• Given problem
Copy out every one of the lines below word for word, changing nothing.

• Extracted information
#####

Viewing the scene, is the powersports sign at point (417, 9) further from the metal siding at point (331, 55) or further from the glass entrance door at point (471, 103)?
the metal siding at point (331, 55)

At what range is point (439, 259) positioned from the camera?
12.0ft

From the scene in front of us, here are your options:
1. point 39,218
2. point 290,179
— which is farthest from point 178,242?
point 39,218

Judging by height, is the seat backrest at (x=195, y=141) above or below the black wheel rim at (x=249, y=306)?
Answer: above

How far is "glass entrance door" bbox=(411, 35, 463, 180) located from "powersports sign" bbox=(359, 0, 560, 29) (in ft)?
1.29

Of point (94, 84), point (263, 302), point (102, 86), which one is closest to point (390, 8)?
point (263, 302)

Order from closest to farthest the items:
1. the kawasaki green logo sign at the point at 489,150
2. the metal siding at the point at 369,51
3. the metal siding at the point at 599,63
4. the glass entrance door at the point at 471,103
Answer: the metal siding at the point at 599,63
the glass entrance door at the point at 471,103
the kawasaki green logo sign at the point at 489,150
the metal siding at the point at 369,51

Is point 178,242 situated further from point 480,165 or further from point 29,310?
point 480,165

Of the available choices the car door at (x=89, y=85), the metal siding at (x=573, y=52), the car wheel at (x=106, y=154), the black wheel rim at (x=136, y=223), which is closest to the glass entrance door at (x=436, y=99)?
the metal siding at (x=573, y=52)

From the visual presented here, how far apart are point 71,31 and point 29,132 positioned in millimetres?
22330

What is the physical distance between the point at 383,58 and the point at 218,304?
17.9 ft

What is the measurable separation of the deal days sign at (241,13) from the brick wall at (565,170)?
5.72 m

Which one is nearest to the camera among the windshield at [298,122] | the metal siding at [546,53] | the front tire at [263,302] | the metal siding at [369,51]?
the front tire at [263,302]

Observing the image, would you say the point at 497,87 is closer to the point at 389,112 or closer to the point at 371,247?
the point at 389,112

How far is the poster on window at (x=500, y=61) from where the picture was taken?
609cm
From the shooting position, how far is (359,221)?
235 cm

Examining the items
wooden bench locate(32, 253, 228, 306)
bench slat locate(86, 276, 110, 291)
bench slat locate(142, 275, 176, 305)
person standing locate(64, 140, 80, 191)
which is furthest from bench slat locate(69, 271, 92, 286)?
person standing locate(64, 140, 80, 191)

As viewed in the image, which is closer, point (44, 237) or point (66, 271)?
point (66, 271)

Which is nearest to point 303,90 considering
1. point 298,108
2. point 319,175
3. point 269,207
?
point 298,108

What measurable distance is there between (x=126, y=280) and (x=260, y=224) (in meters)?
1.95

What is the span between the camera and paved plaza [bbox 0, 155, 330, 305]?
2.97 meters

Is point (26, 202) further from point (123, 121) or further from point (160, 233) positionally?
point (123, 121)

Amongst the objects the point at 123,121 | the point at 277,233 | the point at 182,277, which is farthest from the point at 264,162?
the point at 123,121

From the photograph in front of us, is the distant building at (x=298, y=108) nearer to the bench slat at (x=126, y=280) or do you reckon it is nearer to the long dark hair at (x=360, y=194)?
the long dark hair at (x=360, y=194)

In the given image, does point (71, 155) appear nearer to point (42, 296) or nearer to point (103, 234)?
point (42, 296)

#####

• Solution
Viewing the scene, is the powersports sign at point (417, 9) further from the metal siding at point (331, 55) or further from the glass entrance door at point (471, 103)?
the metal siding at point (331, 55)

At what range is point (439, 259) positioned from the camera?
12.0ft

From the scene in front of us, here are your options:
1. point 39,218
2. point 290,179
— which is farthest from point 178,242?
point 39,218

Judging by height, is the seat backrest at (x=195, y=141) above or below the black wheel rim at (x=249, y=306)?
Answer: above

How far is "glass entrance door" bbox=(411, 35, 463, 180) located from "powersports sign" bbox=(359, 0, 560, 29) (in ft)?
1.29

Of point (94, 84), point (263, 302), point (102, 86), which one is closest to point (390, 8)?
point (263, 302)

Order from closest to farthest the items:
1. the kawasaki green logo sign at the point at 489,150
2. the metal siding at the point at 369,51
3. the metal siding at the point at 599,63
4. the glass entrance door at the point at 471,103
Answer: the metal siding at the point at 599,63
the glass entrance door at the point at 471,103
the kawasaki green logo sign at the point at 489,150
the metal siding at the point at 369,51

Is point 178,242 situated further from point 480,165 or further from point 29,310?
point 480,165

Of the available choices the car door at (x=89, y=85), the metal siding at (x=573, y=52), the car wheel at (x=106, y=154), the black wheel rim at (x=136, y=223), which is closest to the glass entrance door at (x=436, y=99)?
the metal siding at (x=573, y=52)

From the visual presented here, how far apart are point 71,31 and point 29,132 positioned in millimetres?
22330

What is the physical distance between the point at 383,58 and the point at 218,304?
17.9 ft

What is the measurable separation of the deal days sign at (241,13) from the brick wall at (565,170)?
5.72 m

Which one is nearest to the camera among the windshield at [298,122] | the metal siding at [546,53] | the front tire at [263,302] | the metal siding at [369,51]?
the front tire at [263,302]

Observing the image, would you say the point at 497,87 is closer to the point at 389,112 or closer to the point at 371,247?
the point at 389,112

How far is the poster on window at (x=500, y=61) from where the picture was taken?
609cm
From the shooting position, how far is (359,221)?
235 cm

Examining the items
wooden bench locate(32, 253, 228, 306)
bench slat locate(86, 276, 110, 291)
bench slat locate(142, 275, 176, 305)
person standing locate(64, 140, 80, 191)
which is furthest from bench slat locate(69, 271, 92, 286)?
person standing locate(64, 140, 80, 191)

As viewed in the image, which is closer, point (44, 237) or point (66, 271)?
point (66, 271)

Which is nearest to point 303,90 considering
1. point 298,108
2. point 319,175
3. point 269,207
?
point 298,108

What measurable distance is there between (x=126, y=280) and (x=260, y=224) (in meters)?
1.95

What is the span between the camera and paved plaza [bbox 0, 155, 330, 305]?
2.97 meters

Is point (26, 202) further from point (123, 121) or further from point (160, 233) positionally?
point (123, 121)

Amongst the objects the point at 123,121 | the point at 277,233 | the point at 182,277, which is farthest from the point at 264,162?
the point at 123,121

From the photograph in front of us, is the distant building at (x=298, y=108) nearer to the bench slat at (x=126, y=280) or do you reckon it is nearer to the long dark hair at (x=360, y=194)?
the long dark hair at (x=360, y=194)

In the given image, does point (71, 155) appear nearer to point (42, 296) or nearer to point (103, 234)?
point (42, 296)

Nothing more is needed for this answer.